NEW YORK (Reuters) - The weekly volume of U.S. mortgage applications was stuck at its lowest level since mid-February, even as 30-year home borrowing costs retreated from the highest in three months, the Mortgage Bankers Association said on Wednesday.
The Washington-based group’s seasonally adjusted weekly index of mortgage activity was little changed at 389.7 in the week ended Nov. 3, compared with 389.8 the prior week. These were the weakest readings since 371.5 in the Feb. 17 week.
Last week, the average interest rate on conforming 30-year fixed-rate mortgages fell to 4.18 percent from the previous week’s 4.22 percent, which was the highest since July, the MBA said.
Average interest rates on other types of home loans that the MBA tracks were unchanged to 4 basis points lower than the prior week.
Home borrowing costs fell in step with bond yields in the aftermath of President Donald Trump’s nomination last week of Federal Reserve Governor Jerome Powell to head the U.S. central bank.

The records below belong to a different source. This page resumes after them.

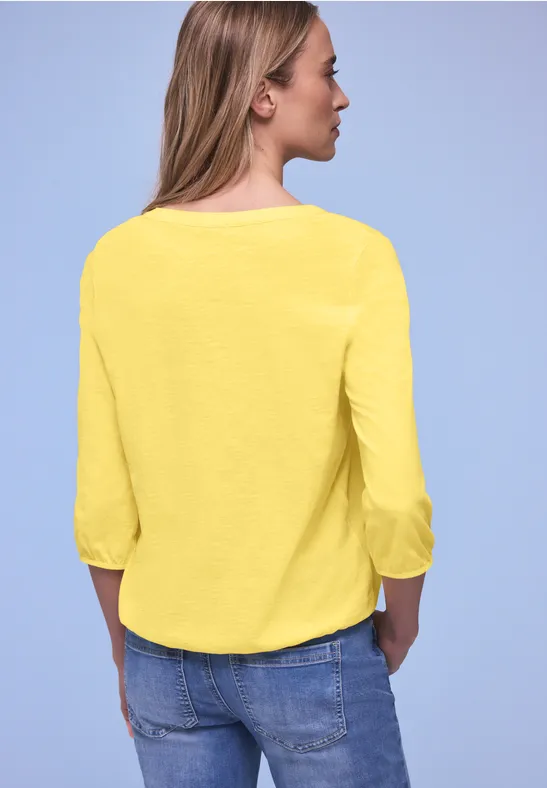 T-shirt au look tunique bloom yellow
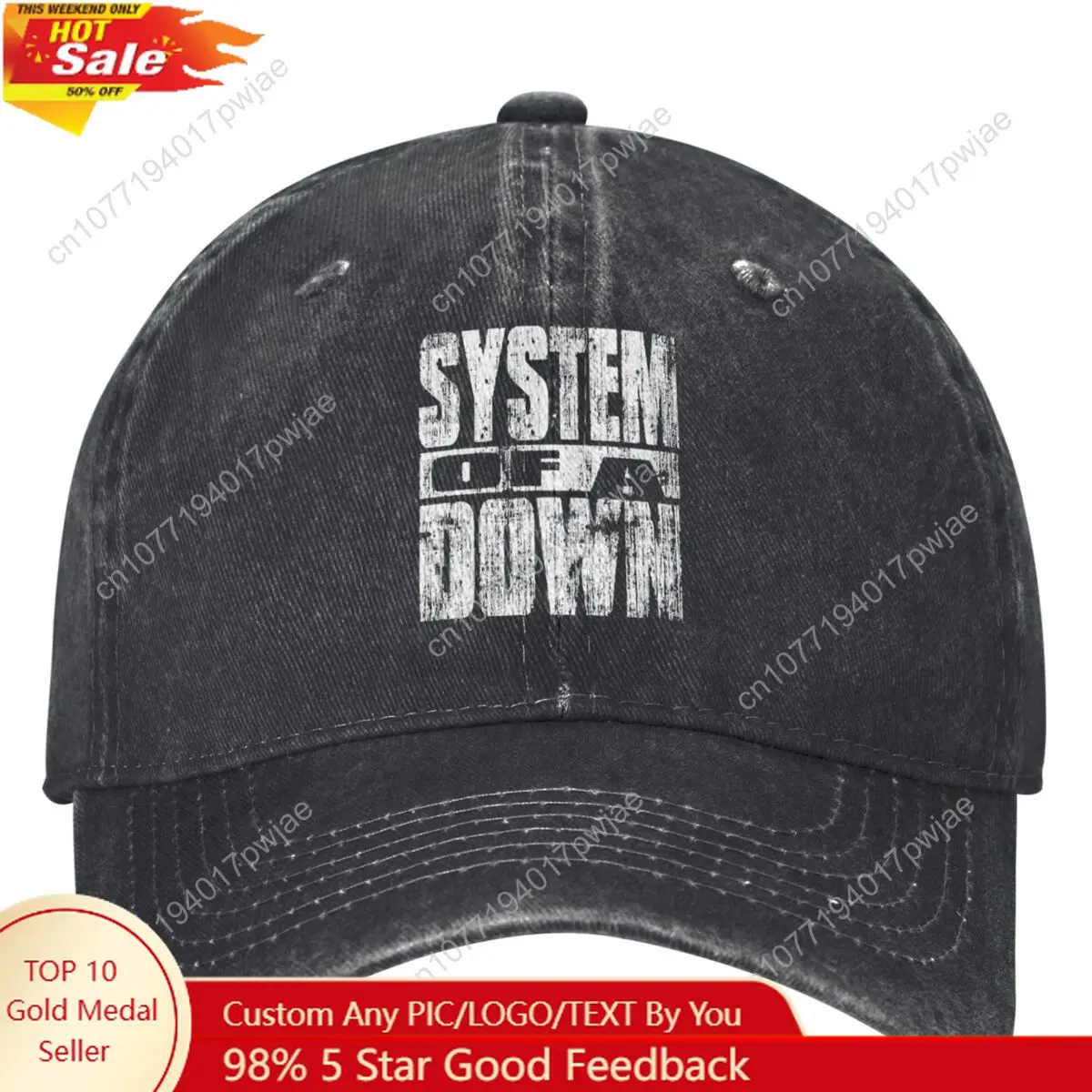 

Metal Music System Of A Downs Band Baseball Cap for Men Women Distressed Denim Snapback Hat punk rock Outdoor Summer Hats Cap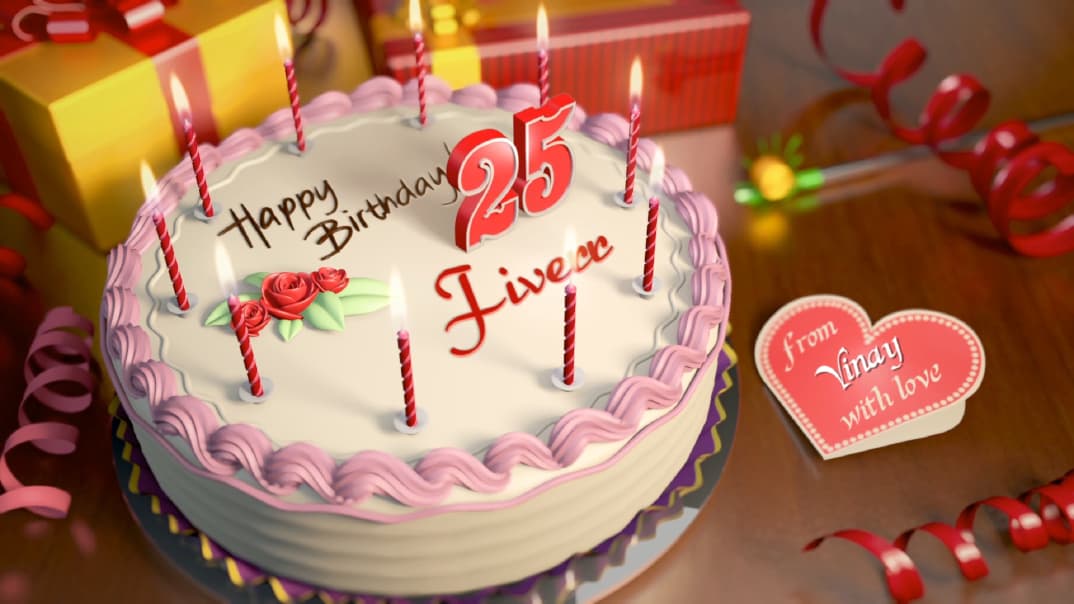 Create a realistic happy birthday cake video by Vinaythegreat | Fiverr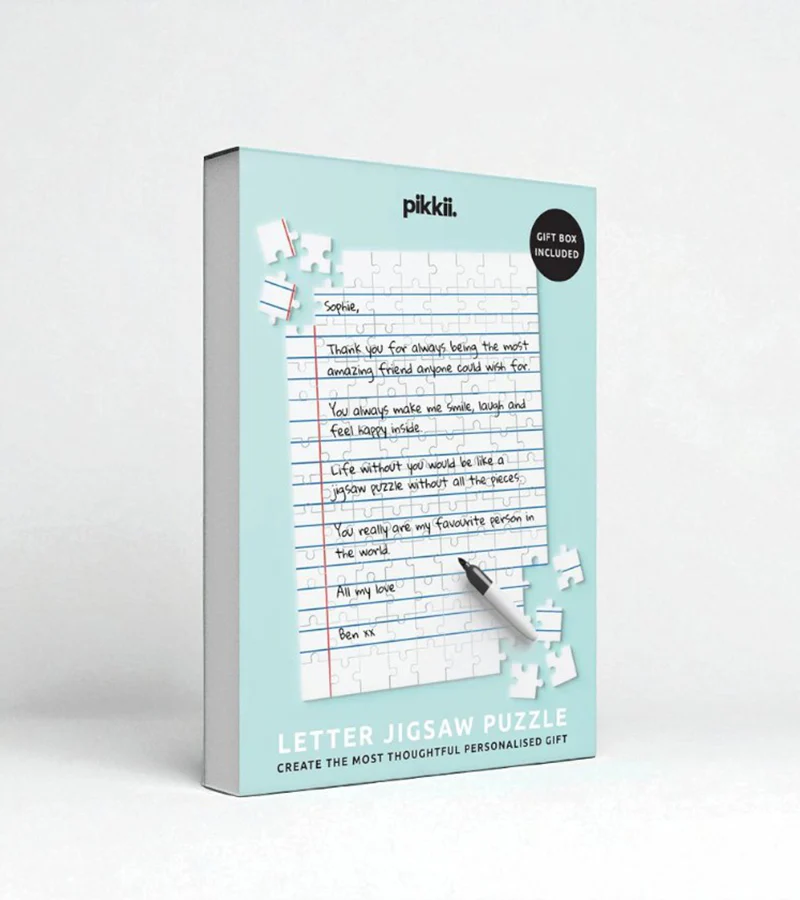 Puzzle personnalisé avec petite lettre - Image 3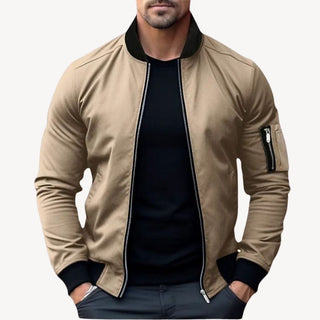 Herren Bomberjacke mit Reißverschluss | Klassisch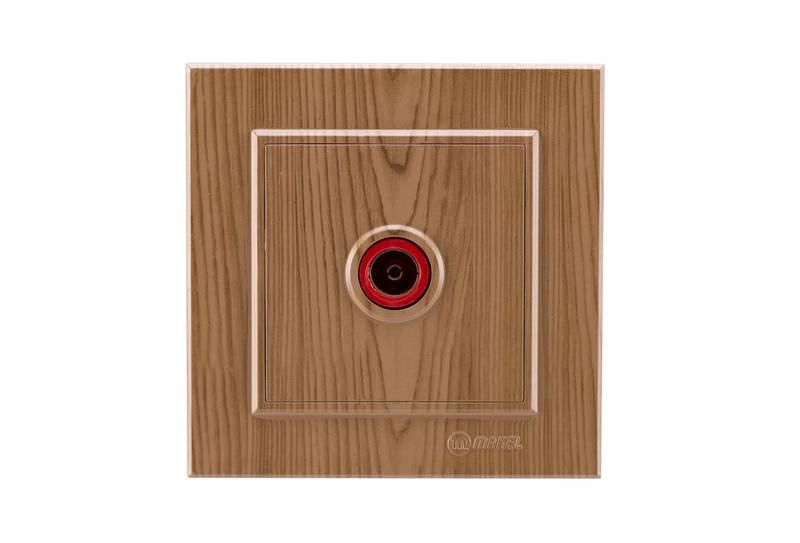 розетка телевизионная проходная tv сп karea 16а ip20 дуб makel 56101007 от BTSprom.by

Powell, if confirmed, would succeed current chair Janet Yellen whose term expires in February.
Powell is seen as someone who would continue the Fed’s current approach to gradually raising interest rates and shrinking the Fed’s $4.5 trillion balance sheet.
Bond yields had spiked in October partly on worries Trump would select a candidate such as Stanford University economist John Taylor who is perceived to hold a hawkish view on monetary policy.
Benchmark yields have also retreated from their seven-month high after an October payrolls report that showed wage growth stalled and due to uncertainty over a Republican-sponsored bill aimed at overhauling the federal tax code.
The MBA’s seasonally adjusted gauge of purchase mortgage activity, a proxy for future home sales, rose 0.5 percent from a six-week low to 1,290.8.
The group’s seasonally adjusted index of mortgage refinancing activity dipped 0.5 percent to 1,290.8, the lowest since early July.
The share of refinancing requests of total applications grew to 49.0 percent from 48.7 percent the previous week.